▶ INSTRUCCIONES DE TRABAJO
Indica, por favor, si cada una de estas afirmaciones coincide con el texto sobre la meritocracia, respondiendo sí o no y citando literalmente las palabras del texto que lo deciden: 1. Según Littler, la idea meritocrática nació para sustituir el sistema aristocrático del Antiguo Régimen. 2. Según Markovits, la carrera meritocrática ha terminado por expulsar a los ricos. 3. H. Frank sostiene que el sistema social es realmente justo.

La meritocracia, esa mentira
La meritocracia parece una buena idea, según el diccionario
es un sistema de gobierno en el que los puestos de responsabilidad se adjudican
en función de los méritos personales. En el plano personal podría parecer que,
como escribe Fanjul, alcanzar cierta posición económica y social se consigue en
exclusiva y gracias a méritos propios.
La socióloga Littler recuerda que esta idea de meritocrática
nació como la lucha para sustituir el sistema aristocrático del Antiguo Régimen
donde los privilegiados se heredaban de generación en generación gracias a unos
parámetros de clase, raza y casta. La meritocracia ayudó a desmantelar la
jerarquía aristocrática pero, lo que durante un tiempo pareció una buena idea derivó,
según el economista Markovits, en una carrera que ha terminado por expulsar a
los pobres porque, más allá del discurso, el sueño y la teoría, los menos
pudientes tienen muy difícil cumplir el sueño meritocrático construido a base
de trabajo duro. La realidad es que llevamos décadas con un evidente aumento de
la brecha entre las diferentes capas sociales gracias a aumento de la
desigualdad económica reflejada en los ingresos y la riqueza que, a la postre,
son las herramientas que nos permitirían un mejor acceso a la formación, algo
imprescindible para alcanzar un destino mejor.
El economista H. Frank afirma que, en medio de este panorama
donde aumenta la desigualdad, la idea de meritocracia se utiliza para que el
sistema social parezca justo cuando en realidad no lo es. En ese sentido, la
meritocracia inexistente se engrasa con ideas que apelan al emprendimiento, al coaching o al pensamiento positivo que
venden la idea de que si no consigues lo que te propongas, la culpa es
estrictamente tuya, algo que casa perfectamente en medio de este capitalismo
especialmente individualista y de competición donde el camino hacia los sueños
se realiza en solitario y contra todos los demás, algo que tienen poco que ver
con el progreso colectivo.

▶ REGISTROS PROPORCIONADOS

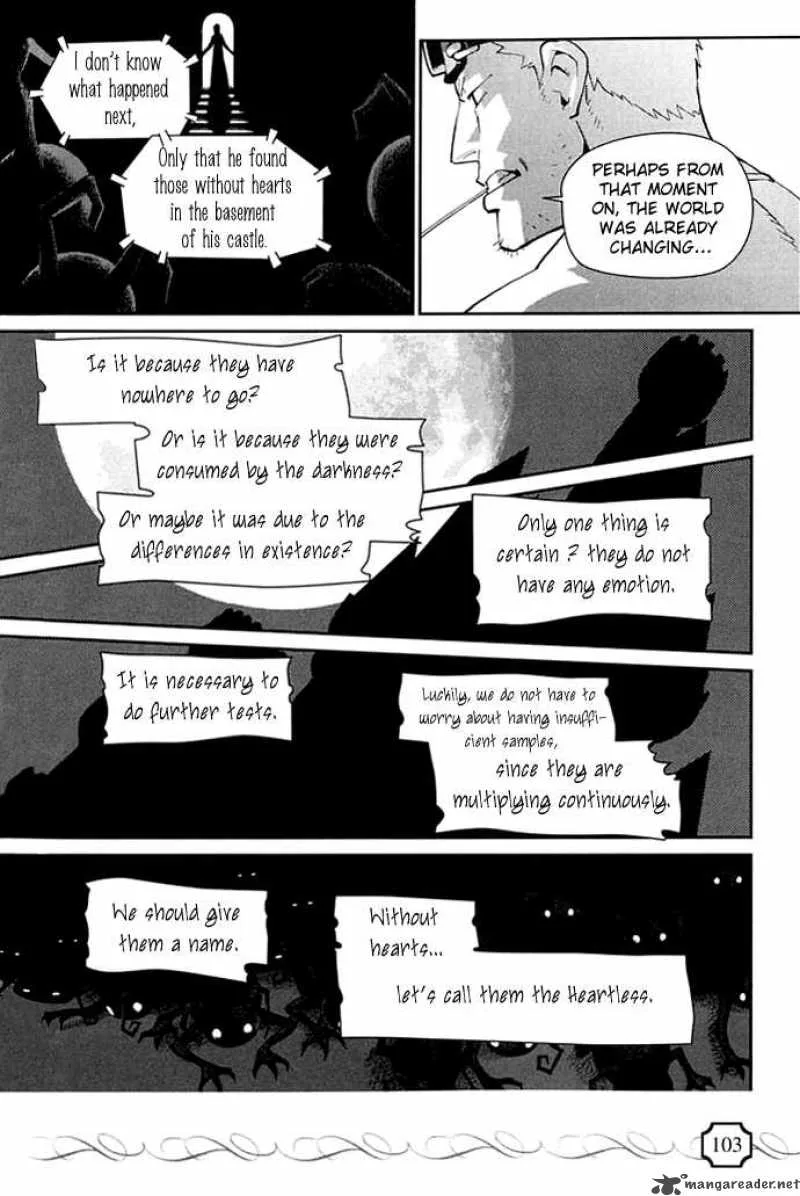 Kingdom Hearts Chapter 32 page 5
---
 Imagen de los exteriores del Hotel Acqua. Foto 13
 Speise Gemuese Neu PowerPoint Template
--
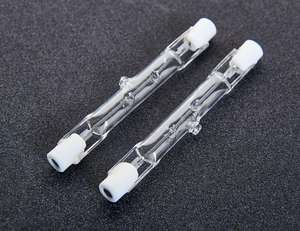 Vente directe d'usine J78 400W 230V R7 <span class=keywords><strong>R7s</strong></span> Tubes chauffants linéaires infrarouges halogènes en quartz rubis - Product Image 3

▶ RESULTADO
1. Sí: «nació como la lucha para sustituir el sistema aristocrático del Antiguo Régimen».
2. No: «una carrera que ha terminado por expulsar a los pobres».
3. No: «para que el sistema social parezca justo cuando en realidad no lo es».